PROVIDED TEXT:
=== Begin Enclosure ===
I. Barriers to Adoption and Implementation When transitioning and implementing value-based arrangements and at-risk behavior, there are often challenges to factor in and consider. Historically, compensation has been highly aligned with productivity and reimbursement, making the shift to nonproductivity performance foreign and challenging to adopt. Key factors to consider when implementing value as a component in compensation include: • Disconnect between work relative value units and care coordination; • Patient care effectiveness through coordinated care teams; • Incompatibility with reward mechanisms across the patient continuum; • Communicating the shift from wRVUs and reimbursement mechanisms to be the ancillary driver rather than primary lever of compensation; • Misaligned incentives and a lack of transparency in the achievement of value-based goals.
J. Impact on and Collaboration With Other Specialties An ID physician will need to be aware of the potential value-based contracts that are active within other specialties and consider ways to mitigate direct competition with these specialties for funding. At the hospital system operational level, opportunities exist for ID providers to partner with other specialties to manage population-level protocols. A few examples include: • Partnering with orthopedics to prevent and treat prosthetic joint infections; • Partnering with general surgery or obstetrics and gynecology to decrease COLO SSI and HYST SSI; • Partnering with transplant surgeons to prevent and treat infections after transplant.
=== End Enclosure ===
DATA EXCERPTS:
=== Begin Enclosure ===
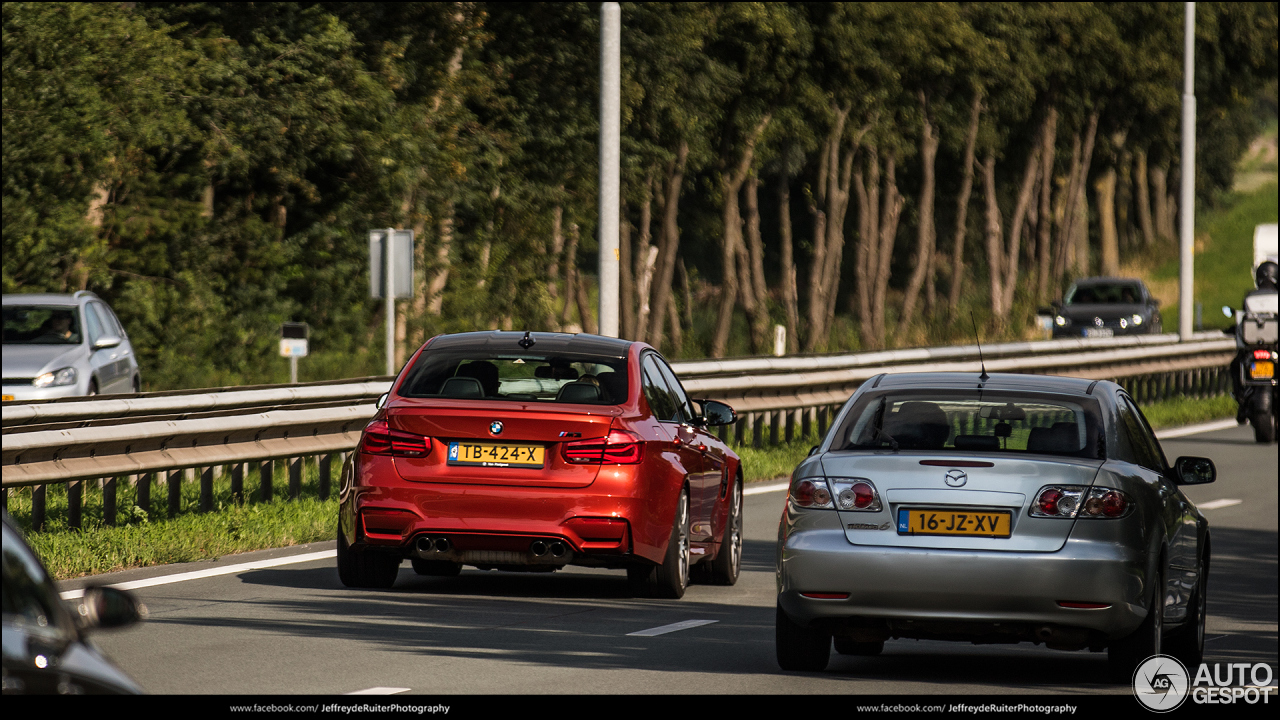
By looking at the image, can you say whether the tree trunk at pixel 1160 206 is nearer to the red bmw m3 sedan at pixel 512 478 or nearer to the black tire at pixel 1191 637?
the red bmw m3 sedan at pixel 512 478

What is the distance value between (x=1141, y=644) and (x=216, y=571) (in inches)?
238

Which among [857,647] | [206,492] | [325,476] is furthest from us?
[325,476]

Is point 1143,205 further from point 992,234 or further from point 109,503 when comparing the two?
point 109,503

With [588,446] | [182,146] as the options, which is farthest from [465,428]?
[182,146]

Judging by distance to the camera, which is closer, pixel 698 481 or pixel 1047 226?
pixel 698 481

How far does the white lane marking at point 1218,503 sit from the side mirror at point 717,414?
787 centimetres

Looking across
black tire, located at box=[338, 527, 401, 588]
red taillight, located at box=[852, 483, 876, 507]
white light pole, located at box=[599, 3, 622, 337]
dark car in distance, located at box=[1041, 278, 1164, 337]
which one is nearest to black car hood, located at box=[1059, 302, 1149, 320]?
dark car in distance, located at box=[1041, 278, 1164, 337]

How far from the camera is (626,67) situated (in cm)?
3475

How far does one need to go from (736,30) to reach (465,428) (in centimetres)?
2895

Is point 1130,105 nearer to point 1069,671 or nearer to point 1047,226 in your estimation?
point 1047,226

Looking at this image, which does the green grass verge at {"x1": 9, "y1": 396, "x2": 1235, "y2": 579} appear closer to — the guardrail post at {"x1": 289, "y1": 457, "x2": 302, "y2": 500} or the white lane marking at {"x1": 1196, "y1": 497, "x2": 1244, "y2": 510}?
the guardrail post at {"x1": 289, "y1": 457, "x2": 302, "y2": 500}

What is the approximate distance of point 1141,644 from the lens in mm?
9258

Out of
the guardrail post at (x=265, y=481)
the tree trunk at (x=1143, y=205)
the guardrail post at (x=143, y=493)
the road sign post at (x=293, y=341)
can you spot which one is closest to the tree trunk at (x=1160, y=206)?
the tree trunk at (x=1143, y=205)

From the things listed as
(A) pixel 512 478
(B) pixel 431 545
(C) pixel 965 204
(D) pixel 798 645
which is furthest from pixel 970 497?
(C) pixel 965 204
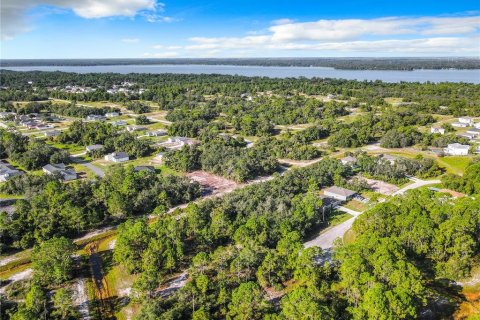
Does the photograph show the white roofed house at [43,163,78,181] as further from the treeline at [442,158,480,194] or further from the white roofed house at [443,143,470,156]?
the white roofed house at [443,143,470,156]

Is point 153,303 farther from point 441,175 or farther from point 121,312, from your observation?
point 441,175

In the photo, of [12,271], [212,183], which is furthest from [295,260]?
[212,183]

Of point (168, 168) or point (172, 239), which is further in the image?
point (168, 168)

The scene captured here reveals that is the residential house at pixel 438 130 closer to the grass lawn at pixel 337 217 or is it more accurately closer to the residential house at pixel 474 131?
the residential house at pixel 474 131

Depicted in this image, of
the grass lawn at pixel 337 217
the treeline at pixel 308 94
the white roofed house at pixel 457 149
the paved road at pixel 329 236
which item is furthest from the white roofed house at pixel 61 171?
the white roofed house at pixel 457 149

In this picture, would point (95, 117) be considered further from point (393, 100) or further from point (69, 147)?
point (393, 100)

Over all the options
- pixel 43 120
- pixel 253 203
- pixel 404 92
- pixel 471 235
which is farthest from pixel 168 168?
pixel 404 92
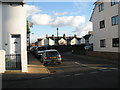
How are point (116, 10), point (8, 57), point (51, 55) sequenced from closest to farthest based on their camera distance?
point (8, 57), point (51, 55), point (116, 10)

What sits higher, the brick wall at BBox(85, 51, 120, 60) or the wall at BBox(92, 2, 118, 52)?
the wall at BBox(92, 2, 118, 52)

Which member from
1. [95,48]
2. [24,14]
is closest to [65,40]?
[95,48]

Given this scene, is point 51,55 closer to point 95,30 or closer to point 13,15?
point 13,15

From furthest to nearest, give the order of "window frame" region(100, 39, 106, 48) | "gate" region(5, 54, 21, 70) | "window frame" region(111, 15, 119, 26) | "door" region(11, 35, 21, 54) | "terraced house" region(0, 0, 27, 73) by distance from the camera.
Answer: "window frame" region(100, 39, 106, 48) < "window frame" region(111, 15, 119, 26) < "door" region(11, 35, 21, 54) < "terraced house" region(0, 0, 27, 73) < "gate" region(5, 54, 21, 70)

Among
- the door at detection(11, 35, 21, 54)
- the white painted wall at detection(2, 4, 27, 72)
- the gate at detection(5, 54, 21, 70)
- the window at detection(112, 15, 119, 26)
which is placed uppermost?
the window at detection(112, 15, 119, 26)

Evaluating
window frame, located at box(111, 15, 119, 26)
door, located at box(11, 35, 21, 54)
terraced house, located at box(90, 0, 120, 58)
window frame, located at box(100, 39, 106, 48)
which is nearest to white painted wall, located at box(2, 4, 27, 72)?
door, located at box(11, 35, 21, 54)

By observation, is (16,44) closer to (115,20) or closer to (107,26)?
(115,20)

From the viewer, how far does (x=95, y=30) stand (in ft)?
99.1

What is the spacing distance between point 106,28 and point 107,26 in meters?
0.41

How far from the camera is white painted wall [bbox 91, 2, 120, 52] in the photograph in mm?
24516

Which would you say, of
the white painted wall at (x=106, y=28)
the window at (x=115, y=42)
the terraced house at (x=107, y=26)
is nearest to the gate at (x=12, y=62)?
the terraced house at (x=107, y=26)

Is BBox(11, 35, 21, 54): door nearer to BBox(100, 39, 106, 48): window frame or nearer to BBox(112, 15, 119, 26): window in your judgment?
BBox(112, 15, 119, 26): window

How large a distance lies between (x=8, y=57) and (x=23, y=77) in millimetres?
3733

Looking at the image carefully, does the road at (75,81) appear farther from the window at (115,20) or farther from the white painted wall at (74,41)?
the white painted wall at (74,41)
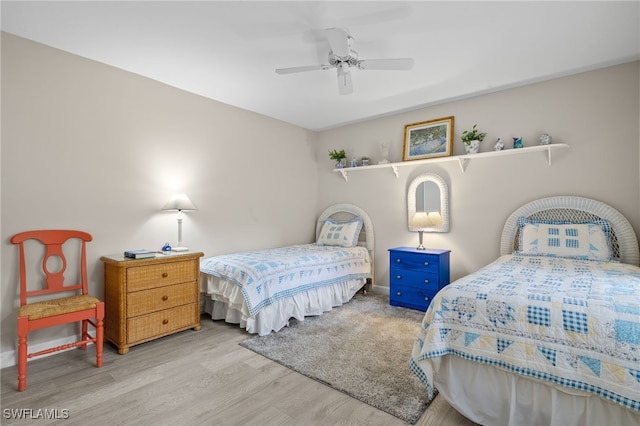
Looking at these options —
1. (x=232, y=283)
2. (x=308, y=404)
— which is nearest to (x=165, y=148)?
(x=232, y=283)

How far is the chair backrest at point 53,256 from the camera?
8.03 feet

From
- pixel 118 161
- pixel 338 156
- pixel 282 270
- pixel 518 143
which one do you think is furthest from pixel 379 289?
pixel 118 161

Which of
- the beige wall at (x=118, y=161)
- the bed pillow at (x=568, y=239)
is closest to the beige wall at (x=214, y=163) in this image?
the beige wall at (x=118, y=161)

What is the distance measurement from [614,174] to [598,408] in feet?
8.22

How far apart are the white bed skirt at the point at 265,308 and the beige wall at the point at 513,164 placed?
1.27 m

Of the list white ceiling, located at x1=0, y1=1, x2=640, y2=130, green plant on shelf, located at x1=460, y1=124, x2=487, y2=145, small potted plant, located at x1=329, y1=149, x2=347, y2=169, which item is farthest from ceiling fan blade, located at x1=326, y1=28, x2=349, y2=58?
small potted plant, located at x1=329, y1=149, x2=347, y2=169

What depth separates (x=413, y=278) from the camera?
12.3 ft

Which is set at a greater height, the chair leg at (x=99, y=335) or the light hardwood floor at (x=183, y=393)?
the chair leg at (x=99, y=335)

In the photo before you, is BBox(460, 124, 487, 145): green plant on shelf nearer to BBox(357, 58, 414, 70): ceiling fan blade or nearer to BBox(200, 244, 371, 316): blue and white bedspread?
BBox(357, 58, 414, 70): ceiling fan blade

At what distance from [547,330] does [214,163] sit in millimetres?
3627

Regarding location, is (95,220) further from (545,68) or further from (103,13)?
(545,68)

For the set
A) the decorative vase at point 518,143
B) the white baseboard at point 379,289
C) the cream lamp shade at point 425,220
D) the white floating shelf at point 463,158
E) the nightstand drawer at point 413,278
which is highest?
the decorative vase at point 518,143

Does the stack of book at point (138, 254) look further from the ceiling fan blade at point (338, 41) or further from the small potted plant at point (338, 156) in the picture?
the small potted plant at point (338, 156)

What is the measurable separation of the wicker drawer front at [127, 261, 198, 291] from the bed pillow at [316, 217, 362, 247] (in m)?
2.04
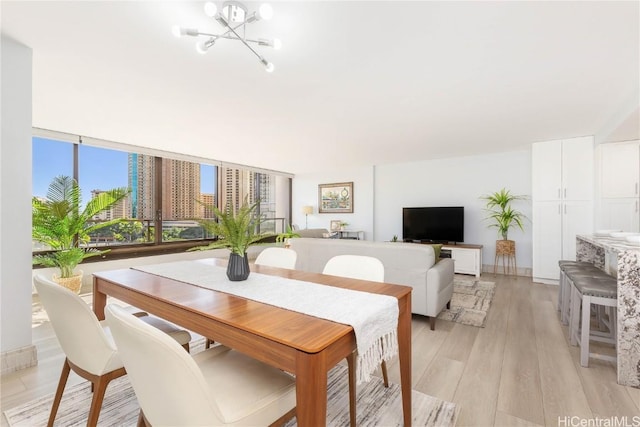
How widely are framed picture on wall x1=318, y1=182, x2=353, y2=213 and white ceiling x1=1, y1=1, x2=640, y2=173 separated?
294cm

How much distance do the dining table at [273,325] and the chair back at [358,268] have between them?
0.22 m

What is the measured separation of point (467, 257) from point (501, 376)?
3.42 metres

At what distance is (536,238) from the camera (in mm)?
4484

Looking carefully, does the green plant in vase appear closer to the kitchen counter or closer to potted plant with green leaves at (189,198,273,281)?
the kitchen counter

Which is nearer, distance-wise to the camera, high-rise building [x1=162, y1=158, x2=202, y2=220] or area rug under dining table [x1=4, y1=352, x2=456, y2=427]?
area rug under dining table [x1=4, y1=352, x2=456, y2=427]

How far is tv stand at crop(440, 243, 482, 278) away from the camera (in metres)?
4.91

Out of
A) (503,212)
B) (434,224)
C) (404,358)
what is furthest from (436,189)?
(404,358)

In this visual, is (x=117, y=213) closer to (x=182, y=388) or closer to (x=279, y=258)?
(x=279, y=258)

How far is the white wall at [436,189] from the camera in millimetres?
5117

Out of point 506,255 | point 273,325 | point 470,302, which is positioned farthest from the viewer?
point 506,255

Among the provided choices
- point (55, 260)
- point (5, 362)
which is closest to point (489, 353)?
point (5, 362)

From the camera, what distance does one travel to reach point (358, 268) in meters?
1.87

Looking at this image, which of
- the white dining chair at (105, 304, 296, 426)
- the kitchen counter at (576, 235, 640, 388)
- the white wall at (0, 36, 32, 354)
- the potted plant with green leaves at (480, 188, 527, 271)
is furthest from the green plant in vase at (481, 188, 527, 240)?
the white wall at (0, 36, 32, 354)

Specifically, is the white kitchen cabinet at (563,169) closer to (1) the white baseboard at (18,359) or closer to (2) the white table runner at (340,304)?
(2) the white table runner at (340,304)
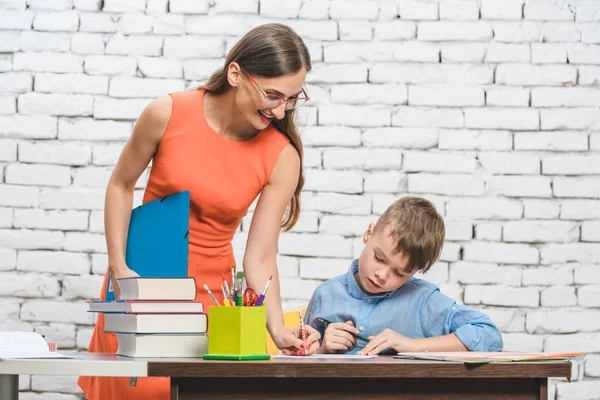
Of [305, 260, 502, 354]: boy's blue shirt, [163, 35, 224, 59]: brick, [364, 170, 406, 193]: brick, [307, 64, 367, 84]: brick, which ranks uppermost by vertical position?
[163, 35, 224, 59]: brick

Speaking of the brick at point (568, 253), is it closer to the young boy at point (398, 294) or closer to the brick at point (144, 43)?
the young boy at point (398, 294)

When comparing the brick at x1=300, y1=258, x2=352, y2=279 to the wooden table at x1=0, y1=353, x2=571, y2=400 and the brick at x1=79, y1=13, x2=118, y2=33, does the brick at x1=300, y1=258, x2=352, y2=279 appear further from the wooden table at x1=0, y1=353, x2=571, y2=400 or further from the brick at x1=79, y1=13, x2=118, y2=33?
the wooden table at x1=0, y1=353, x2=571, y2=400

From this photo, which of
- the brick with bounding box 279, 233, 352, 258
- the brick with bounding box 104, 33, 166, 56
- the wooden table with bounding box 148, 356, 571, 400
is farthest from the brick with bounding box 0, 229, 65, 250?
the wooden table with bounding box 148, 356, 571, 400

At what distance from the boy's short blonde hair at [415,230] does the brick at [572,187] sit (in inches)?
43.1

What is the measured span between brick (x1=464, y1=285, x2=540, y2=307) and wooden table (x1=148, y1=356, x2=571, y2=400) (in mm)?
1496

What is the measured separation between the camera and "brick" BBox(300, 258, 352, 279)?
2.76m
=== End Enclosure ===
PARTS OF THE EXERCISE:
1 - Based on the text about value-based arrangements for infectious disease physicians, mark each statement yes or no, and back each answer with the deciding words from the text, quoted exactly.
(a) Compensation has long been closely tied to productivity and reimbursement.
(b) The text says an ID physician should look for ways to reduce direct competition with other specialties for funding.
(c) The text says wRVUs should stay the primary lever of compensation.
2 - Answer these questions using the text about value-based arrangements for infectious disease physicians:
(a) Which specialty does the text name as a partner for preventing and treating prosthetic joint infections?
(b) At what level does the text say ID providers have chances to partner with other specialties on population-level protocols?
(c) Which specialties are named as partners for decreasing COLO SSI and HYST SSI?
3 - Carry on the text about value-based arrangements for infectious disease physicians from the point where it stops.
None of the entries are needed here.

ACTIVITY ANSWERS:
1 -
(a) Yes: "Historically, compensation has been highly aligned with productivity and reimbursement"
(b) Yes: "consider ways to mitigate direct competition with these specialties for funding"
(c) No: "to be the ancillary driver rather than primary lever of compensation"

2 -
(a) Orthopedics
(b) The hospital system operational level
(c) General surgery or obstetrics and gynecology

3 -
K. Best Practices When negotiating for the recognition of high performance in a value-based arrangement, physicians should be armed with clearly defined measures as well as evidence that these measures make a meaningful impact on institutional performance within the value-based arrangement. Compensatory negotiations have been more successful when an economic value can be discerned from the actions taken by the physician.
• Consider an incentive model that allows for team-based sharing and potential comanagement-like goals (i.e., reduction in readmission rates due to HAI, HAI mitigation and protocol strategies, and population-level infection planning).
• Consider negotiating for managing outbreak responses (e.g., COVID‑19), which would include early identification and control of an outbreak within a hospital and would be considered a separate agreement rather than a longitudinal agreement for preparation activities. This requires a fair amount of effort. Importantly, physicians on a production-based compensation plan (e.g., compensation per wRVU, revenue less expense, percentage of professional collections) may not be fairly compensated during an outbreak or pandemic if services being rendered generate less revenue than traditional ID clinical services.